#### Data shown:
* BEGIN *
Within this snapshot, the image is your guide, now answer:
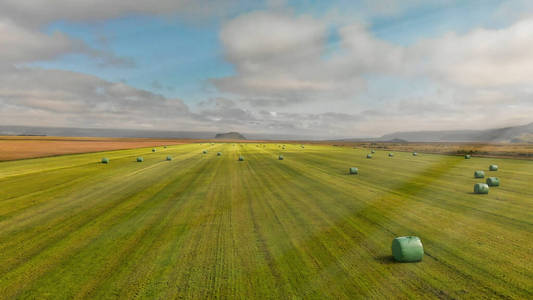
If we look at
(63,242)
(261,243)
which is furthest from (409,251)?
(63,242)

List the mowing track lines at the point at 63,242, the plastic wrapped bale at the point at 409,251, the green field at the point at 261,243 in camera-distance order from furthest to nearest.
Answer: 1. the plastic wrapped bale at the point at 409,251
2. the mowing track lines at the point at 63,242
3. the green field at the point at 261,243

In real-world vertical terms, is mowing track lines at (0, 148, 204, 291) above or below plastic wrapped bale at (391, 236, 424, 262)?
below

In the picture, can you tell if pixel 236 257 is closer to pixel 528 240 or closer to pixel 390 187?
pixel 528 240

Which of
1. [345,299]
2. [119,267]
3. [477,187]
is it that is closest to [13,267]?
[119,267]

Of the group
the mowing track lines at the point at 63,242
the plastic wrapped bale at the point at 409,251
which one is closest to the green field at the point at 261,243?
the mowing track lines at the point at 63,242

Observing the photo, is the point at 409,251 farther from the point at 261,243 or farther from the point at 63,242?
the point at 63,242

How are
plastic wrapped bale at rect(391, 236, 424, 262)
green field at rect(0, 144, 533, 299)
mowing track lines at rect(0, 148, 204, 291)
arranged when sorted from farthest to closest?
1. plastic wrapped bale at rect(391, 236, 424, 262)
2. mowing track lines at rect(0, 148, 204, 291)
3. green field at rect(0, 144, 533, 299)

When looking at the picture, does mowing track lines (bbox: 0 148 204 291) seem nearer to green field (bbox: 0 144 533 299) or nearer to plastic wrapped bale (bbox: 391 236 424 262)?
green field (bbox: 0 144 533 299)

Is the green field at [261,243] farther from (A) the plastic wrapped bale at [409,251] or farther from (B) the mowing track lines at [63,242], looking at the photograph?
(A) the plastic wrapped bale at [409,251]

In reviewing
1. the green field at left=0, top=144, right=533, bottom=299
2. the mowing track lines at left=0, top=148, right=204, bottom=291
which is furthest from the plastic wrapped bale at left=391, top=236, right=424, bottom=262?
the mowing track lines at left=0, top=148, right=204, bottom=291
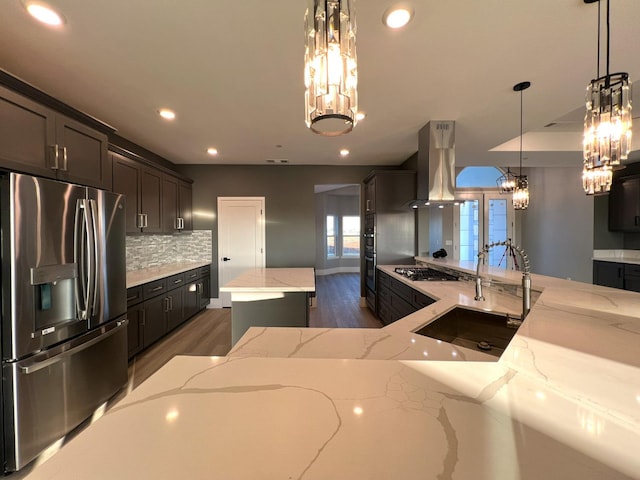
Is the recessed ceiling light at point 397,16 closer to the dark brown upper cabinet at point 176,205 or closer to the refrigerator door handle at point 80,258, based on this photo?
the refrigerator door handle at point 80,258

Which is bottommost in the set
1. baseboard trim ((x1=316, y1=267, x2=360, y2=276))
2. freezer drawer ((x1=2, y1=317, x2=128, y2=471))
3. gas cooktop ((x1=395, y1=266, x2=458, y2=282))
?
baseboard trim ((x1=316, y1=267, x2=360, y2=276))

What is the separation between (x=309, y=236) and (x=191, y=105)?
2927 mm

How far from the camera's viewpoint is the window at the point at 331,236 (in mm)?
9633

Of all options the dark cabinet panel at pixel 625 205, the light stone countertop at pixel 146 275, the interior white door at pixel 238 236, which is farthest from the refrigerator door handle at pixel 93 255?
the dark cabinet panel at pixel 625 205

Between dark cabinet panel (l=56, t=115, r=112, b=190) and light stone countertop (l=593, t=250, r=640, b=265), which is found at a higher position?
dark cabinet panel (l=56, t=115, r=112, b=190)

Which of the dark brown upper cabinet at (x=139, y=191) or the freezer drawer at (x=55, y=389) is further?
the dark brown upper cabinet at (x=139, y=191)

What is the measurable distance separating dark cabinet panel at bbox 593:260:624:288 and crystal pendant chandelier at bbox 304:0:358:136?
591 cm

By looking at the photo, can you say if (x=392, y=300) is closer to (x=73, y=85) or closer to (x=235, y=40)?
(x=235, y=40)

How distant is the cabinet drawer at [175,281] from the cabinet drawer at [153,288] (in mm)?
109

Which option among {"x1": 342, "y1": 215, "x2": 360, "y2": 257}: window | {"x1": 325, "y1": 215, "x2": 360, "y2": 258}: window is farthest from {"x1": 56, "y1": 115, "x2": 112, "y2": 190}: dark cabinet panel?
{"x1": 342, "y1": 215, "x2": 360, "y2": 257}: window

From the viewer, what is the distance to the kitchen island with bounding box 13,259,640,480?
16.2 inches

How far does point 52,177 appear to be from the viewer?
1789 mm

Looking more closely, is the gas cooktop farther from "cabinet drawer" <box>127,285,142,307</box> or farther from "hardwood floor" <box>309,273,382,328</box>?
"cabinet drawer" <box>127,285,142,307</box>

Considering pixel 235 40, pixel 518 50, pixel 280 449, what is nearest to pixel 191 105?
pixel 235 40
* END *
* BEGIN *
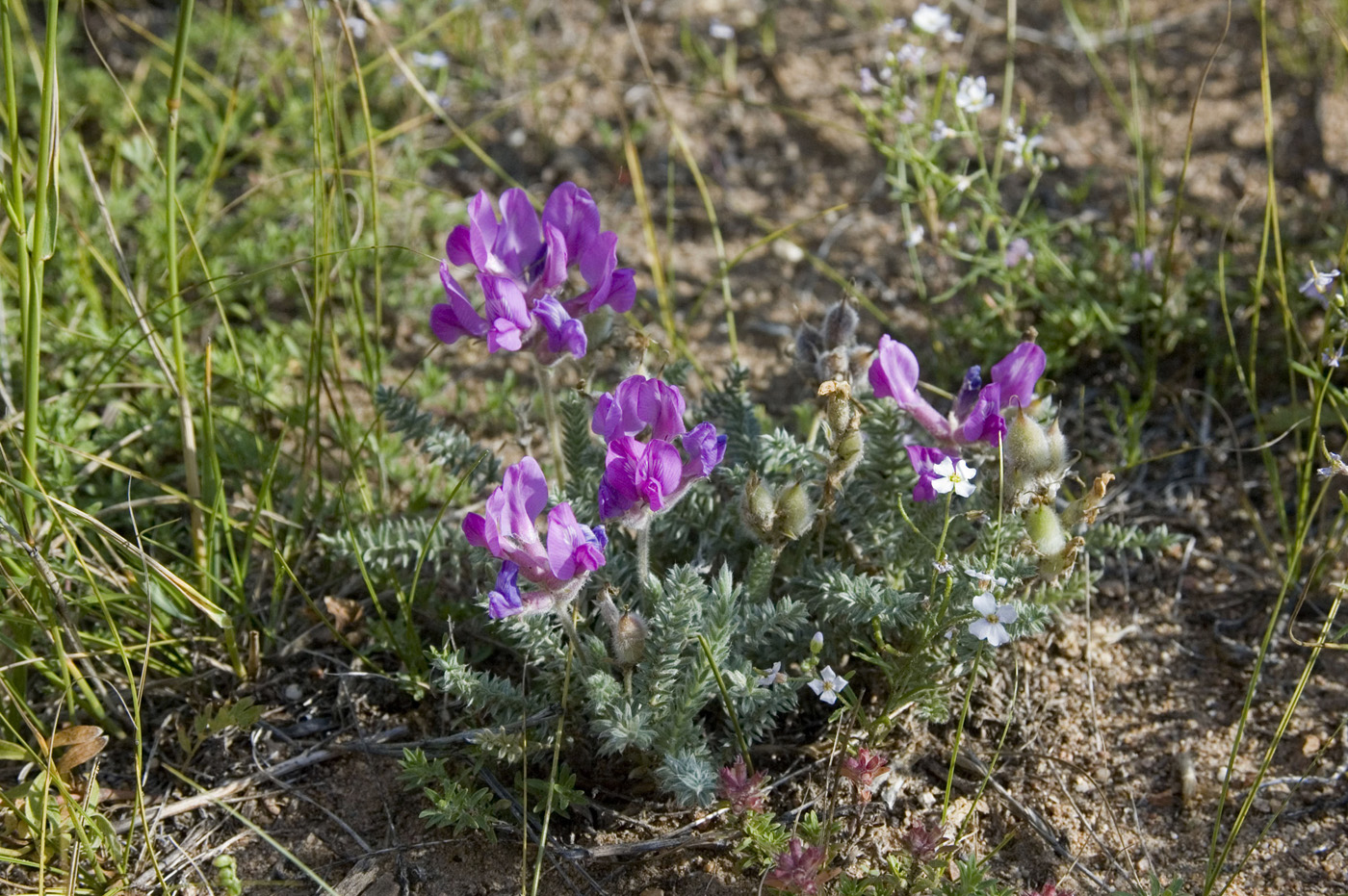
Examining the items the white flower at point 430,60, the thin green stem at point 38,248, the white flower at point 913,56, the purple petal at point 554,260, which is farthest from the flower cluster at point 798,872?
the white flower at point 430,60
* END *
#### Stated exercise:
Pull out every line of the listing above that contains the string "camera" and reproduce each one unchanged. The match is case-sensitive.

#### Written answer:
List the mowing track lines at the point at 63,242, the plastic wrapped bale at the point at 409,251, the green field at the point at 261,243 in camera-distance order from furthest to nearest.
How far from the camera's viewpoint is the window at the point at 331,236 (in mm)?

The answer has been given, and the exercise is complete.